December 5, 2011 - 10:44 AM

Barack Obama

President Barack Obama with First Lady Michelle Obama and daughters Sasha and Malia at the lighting of the national Christmas tree on Dec. 1, 2011. (AP Photo/Haraz N. Ghanbari)

(CNSNews.com) - President Barack Obama said in a speech delivered Thursday evening that Americans should ponder the words of Jesus Christ this Christmas season and make their actions conform to them.

“So long as the gifts and the parties are happening, it’s important for us to keep in mind the central message of this season, and keep Christ’s words not only in our thoughts, but also in our deeds.”

Obama was speaking on the Ellipse in front of the White House at the ceremony for the lighting of the national Christmas tree.

“More than 2,000 years ago, a child was born to two faithful travelers who could find rest only in a stable, among the cattle and the sheep,” said Obama. “But this was not just any child. Christ’s birth made the angels rejoice and attracted shepherds and kings from afar.  He was a manifestation of God’s love for us. And He grew up to become a leader with a servant’s heart who taught us a message as simple as it is powerful: that we should love God, and love our neighbor as ourselves.

“That teaching has come to encircle the globe,” said Obama. “It has endured for generations.  And today, it lies at the heart of my Christian faith and that of millions of Americans. No matter who we are, or where we come from, or how we worship, it’s a message that can unite all of us on this holiday season.

“So long as the gifts and the parties are happening, it’s important for us to keep in mind the central message of this season, and keep Christ’s words not only in our thoughts, but also in our deeds,” said Obama.

In his speech at the Christmas tree lighting, Obama did not mention the American “non-believers” he has sometimes cited at other ceremonies, including those with expressly religious themes.

In his Jan. 20, 2009, Inaugural Address, Obama said: “We are a nation of Christians and Muslims, Jews and Hindus--and non-believers.”

Seven days later, in an interview with Al Arabiya television, he said: “[W]hat I've come to understand is that regardless of your faith--and America is a country of Muslims, Jews, Christians, non-believers--regardless of your faith, people all have certain common hopes and common dreams.”

At the Esparanza National Prayer Breakfast on June 19, 2009, Obama said: “For it was the genius of America's founders to protect the freedom of all religion and those who practice no religion at all; so as we join in prayer, we remember that this is a nation of Christian and Muslims and Jews and Hindus and non-believers.”

At a White House Iftar dinner on Aug. 13, 2010, the president said: “We are a nation of Christians and Muslims, Jews and Hindus--and non-believers.”

When the American population is divided between those who go to church weekly, those who go to church nearly weekly or monthly, and those who seldom or never go to church, Obama’s approval rating is lowest among those who go to church weekly and highest among those who seldom or never go to church, according to the Gallup poll.

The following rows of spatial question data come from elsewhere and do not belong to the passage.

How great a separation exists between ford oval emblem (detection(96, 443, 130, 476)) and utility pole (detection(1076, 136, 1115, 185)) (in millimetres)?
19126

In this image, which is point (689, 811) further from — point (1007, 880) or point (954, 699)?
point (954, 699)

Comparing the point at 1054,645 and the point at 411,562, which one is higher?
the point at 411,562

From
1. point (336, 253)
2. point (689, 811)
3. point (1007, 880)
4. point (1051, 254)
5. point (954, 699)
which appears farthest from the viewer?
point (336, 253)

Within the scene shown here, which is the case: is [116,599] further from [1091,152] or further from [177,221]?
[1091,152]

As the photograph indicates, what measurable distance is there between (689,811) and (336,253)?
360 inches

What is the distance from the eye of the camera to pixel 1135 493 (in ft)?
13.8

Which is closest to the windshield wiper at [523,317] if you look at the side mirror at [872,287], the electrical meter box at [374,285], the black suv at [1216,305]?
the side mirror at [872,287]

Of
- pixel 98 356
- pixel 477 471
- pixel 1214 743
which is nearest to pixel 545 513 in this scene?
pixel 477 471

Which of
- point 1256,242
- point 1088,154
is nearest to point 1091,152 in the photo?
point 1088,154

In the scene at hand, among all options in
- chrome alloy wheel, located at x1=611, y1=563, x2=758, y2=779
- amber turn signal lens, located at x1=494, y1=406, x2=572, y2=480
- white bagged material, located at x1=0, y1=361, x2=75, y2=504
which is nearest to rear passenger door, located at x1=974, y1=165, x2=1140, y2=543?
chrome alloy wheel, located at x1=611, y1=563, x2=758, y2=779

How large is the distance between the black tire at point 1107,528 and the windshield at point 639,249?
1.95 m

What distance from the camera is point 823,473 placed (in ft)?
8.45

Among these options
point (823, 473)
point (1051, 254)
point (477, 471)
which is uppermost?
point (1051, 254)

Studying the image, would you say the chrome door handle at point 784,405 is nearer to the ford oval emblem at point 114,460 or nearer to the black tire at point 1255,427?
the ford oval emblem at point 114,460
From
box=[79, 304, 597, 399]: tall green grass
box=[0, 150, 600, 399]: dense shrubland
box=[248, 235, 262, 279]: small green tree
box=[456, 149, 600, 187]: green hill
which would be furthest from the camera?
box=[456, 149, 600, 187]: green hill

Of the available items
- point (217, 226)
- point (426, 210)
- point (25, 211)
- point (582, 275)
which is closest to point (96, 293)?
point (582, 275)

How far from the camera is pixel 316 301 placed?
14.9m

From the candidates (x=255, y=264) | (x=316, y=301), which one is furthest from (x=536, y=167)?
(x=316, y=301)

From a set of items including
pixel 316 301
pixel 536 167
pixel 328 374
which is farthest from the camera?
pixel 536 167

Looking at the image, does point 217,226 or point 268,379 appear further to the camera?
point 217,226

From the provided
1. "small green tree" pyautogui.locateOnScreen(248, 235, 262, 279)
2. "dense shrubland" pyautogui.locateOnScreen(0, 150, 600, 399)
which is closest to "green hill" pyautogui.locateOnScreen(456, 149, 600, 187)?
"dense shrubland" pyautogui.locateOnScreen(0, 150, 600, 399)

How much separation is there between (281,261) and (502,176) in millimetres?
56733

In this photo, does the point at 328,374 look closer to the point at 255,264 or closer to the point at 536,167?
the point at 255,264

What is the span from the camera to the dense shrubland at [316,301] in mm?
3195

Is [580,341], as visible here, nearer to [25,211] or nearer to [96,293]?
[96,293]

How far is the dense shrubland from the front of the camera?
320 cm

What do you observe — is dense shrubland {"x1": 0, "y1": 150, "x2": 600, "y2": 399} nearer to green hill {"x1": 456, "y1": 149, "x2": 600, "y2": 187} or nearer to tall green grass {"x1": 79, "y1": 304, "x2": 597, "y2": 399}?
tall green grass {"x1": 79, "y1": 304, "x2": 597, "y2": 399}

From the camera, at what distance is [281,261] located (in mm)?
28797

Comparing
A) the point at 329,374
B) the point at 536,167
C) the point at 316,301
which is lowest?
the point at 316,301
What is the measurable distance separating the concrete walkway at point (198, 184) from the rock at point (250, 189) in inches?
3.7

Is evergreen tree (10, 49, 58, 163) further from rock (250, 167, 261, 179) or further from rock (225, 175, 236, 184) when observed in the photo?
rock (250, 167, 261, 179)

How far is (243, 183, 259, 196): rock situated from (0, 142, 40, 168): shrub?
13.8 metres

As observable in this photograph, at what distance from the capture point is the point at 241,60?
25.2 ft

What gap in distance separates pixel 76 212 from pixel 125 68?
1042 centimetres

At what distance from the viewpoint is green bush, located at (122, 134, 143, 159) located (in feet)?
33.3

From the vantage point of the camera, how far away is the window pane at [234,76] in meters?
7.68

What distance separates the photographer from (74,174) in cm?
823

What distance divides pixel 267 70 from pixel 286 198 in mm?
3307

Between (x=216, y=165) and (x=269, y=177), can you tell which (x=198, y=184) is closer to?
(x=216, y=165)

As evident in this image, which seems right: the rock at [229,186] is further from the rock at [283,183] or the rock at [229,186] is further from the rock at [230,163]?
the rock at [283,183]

In October, Obama’s approval dropped to a low of 31 percent among Americans who attend church weekly. In the most recent week reported by Gallup, it rebounded to 37 percent.

Among those who go to church nearly weekly or monthly, Obama’s approval is 41 percent, according to Gallup.

Among Americans who never go to church, Obama’s approval is 48 percent.

Obama’s overall approval in the Gallup poll is 43 percent.